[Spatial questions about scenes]
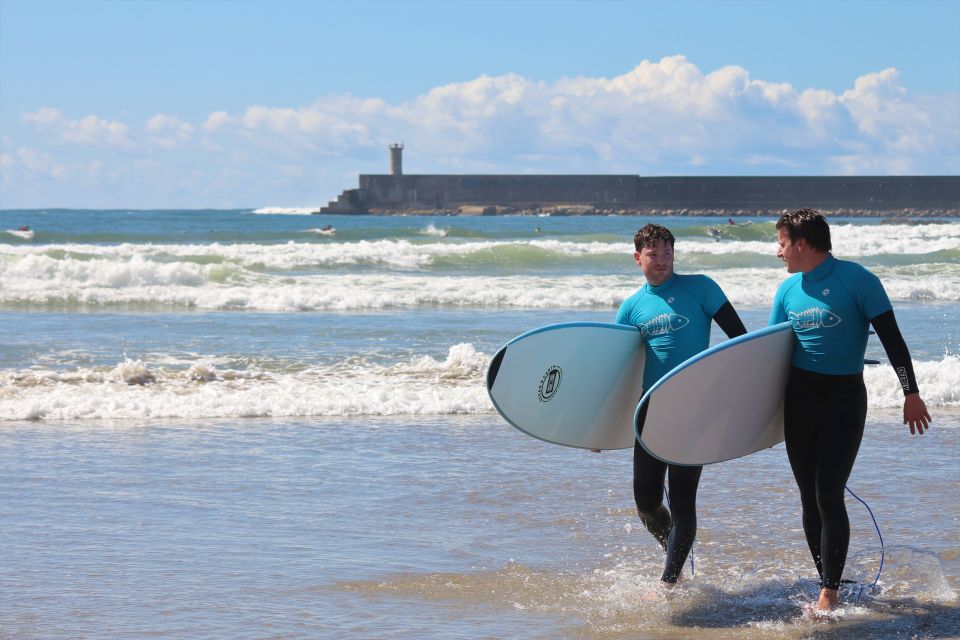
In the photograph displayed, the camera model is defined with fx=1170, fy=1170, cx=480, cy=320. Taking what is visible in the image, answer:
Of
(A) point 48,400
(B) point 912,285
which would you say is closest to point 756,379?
(A) point 48,400

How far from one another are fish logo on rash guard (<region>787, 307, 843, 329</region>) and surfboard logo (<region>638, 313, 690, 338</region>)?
0.38 metres

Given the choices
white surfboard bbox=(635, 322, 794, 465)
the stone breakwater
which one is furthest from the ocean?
the stone breakwater

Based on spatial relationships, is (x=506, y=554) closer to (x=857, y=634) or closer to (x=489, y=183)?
(x=857, y=634)

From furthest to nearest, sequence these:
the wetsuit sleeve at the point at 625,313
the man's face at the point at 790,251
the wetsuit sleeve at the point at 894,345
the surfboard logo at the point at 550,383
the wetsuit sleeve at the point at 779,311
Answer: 1. the surfboard logo at the point at 550,383
2. the wetsuit sleeve at the point at 625,313
3. the wetsuit sleeve at the point at 779,311
4. the man's face at the point at 790,251
5. the wetsuit sleeve at the point at 894,345

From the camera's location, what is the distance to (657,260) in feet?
13.6

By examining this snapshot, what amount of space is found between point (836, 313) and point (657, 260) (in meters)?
0.64

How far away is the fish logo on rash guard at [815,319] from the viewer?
12.8ft

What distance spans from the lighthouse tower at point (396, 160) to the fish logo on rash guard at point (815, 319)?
290 feet

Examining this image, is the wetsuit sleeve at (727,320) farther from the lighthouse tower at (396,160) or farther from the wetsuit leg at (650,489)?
the lighthouse tower at (396,160)

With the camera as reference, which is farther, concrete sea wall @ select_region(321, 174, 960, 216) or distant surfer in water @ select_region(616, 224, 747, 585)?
concrete sea wall @ select_region(321, 174, 960, 216)

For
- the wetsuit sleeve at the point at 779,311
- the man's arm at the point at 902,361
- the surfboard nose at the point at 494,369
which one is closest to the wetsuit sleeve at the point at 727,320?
the wetsuit sleeve at the point at 779,311

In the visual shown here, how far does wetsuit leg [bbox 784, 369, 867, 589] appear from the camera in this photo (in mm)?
3902

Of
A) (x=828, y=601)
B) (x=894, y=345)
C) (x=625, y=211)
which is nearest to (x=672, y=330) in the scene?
(x=894, y=345)

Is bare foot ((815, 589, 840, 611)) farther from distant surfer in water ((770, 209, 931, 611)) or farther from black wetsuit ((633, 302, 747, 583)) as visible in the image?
black wetsuit ((633, 302, 747, 583))
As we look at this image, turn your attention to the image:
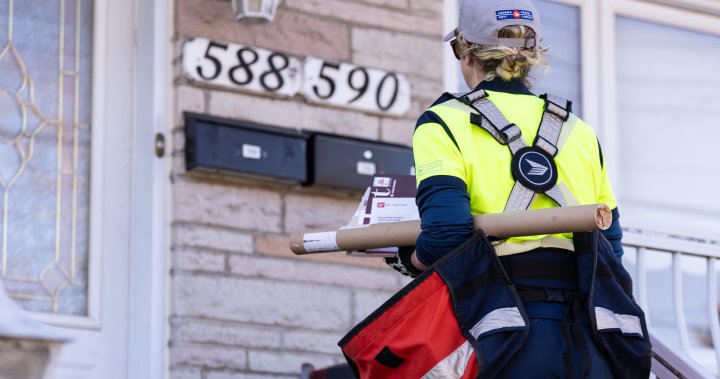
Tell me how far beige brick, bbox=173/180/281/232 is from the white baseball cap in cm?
218

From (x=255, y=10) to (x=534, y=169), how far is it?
2.51 meters

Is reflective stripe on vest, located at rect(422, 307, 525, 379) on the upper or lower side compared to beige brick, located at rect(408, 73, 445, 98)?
lower

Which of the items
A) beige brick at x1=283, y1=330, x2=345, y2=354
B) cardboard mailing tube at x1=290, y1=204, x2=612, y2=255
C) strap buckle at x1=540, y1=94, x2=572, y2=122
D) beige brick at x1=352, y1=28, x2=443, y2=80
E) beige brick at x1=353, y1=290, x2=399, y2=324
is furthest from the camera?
beige brick at x1=352, y1=28, x2=443, y2=80

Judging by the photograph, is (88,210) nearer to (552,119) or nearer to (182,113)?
(182,113)

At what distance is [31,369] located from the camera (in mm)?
3965

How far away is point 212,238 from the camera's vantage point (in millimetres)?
6355

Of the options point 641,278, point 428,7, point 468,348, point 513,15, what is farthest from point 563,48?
point 468,348

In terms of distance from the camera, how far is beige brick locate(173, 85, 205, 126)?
6359 millimetres

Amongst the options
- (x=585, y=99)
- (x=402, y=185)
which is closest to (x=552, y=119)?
(x=402, y=185)

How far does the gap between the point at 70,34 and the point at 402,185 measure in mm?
2391

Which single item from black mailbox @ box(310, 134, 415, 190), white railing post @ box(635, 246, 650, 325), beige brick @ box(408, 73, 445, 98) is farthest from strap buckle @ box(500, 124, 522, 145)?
beige brick @ box(408, 73, 445, 98)

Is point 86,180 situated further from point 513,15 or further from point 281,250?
point 513,15

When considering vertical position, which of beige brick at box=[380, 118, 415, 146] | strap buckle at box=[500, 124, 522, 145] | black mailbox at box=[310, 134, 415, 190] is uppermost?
beige brick at box=[380, 118, 415, 146]

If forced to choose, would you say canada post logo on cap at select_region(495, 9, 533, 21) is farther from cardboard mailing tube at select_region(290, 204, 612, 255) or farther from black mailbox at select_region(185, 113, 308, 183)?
black mailbox at select_region(185, 113, 308, 183)
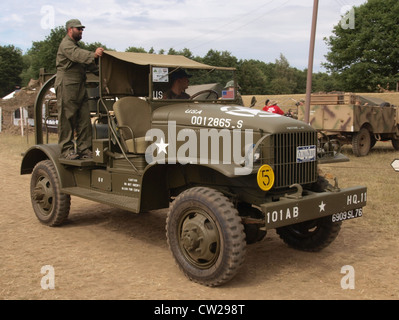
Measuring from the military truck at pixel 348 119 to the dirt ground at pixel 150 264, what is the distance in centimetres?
786

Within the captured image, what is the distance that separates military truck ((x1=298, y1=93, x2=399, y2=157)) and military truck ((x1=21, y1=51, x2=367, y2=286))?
8.95 m

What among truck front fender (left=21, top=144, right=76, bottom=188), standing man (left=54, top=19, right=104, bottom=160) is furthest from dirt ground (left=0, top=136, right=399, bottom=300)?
standing man (left=54, top=19, right=104, bottom=160)

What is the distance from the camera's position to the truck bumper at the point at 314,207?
4.13 meters

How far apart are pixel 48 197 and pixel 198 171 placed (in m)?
2.55

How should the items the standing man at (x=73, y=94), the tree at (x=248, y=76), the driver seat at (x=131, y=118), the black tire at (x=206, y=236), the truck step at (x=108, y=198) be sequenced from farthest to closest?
the tree at (x=248, y=76) → the standing man at (x=73, y=94) → the driver seat at (x=131, y=118) → the truck step at (x=108, y=198) → the black tire at (x=206, y=236)

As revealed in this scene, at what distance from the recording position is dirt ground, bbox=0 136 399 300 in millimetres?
4184

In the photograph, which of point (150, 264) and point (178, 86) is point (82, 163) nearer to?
point (178, 86)

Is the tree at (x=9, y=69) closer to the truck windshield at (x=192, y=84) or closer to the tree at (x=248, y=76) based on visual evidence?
the tree at (x=248, y=76)

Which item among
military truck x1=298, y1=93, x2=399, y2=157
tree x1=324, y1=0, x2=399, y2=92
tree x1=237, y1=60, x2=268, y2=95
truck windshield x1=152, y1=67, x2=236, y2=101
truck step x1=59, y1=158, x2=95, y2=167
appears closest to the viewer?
truck windshield x1=152, y1=67, x2=236, y2=101

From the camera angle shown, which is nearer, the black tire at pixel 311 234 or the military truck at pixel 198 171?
the military truck at pixel 198 171

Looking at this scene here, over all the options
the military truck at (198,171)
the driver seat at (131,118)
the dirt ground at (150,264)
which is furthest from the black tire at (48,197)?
the driver seat at (131,118)

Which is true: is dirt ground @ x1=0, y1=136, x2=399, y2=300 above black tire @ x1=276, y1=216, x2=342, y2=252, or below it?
below

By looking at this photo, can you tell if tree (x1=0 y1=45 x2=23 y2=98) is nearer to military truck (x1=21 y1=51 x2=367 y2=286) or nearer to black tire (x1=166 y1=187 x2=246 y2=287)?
military truck (x1=21 y1=51 x2=367 y2=286)

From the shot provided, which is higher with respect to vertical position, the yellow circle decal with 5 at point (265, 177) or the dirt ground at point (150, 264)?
the yellow circle decal with 5 at point (265, 177)
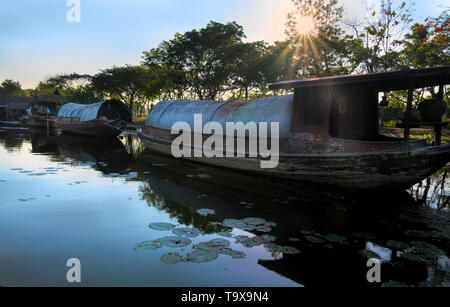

• _OBJECTIVE_
Filter the records above and copy each line that contains the word "furthest".

• _SOLVED EXERCISE_
which one is furthest from the ocean?
From furthest to nearest, sequence these:
is furthest from the camera?
What among truck front fender (left=21, top=144, right=76, bottom=188), standing man (left=54, top=19, right=104, bottom=160) is furthest from dirt ground (left=0, top=136, right=399, bottom=300)?
which is furthest from the black tire at (48,197)?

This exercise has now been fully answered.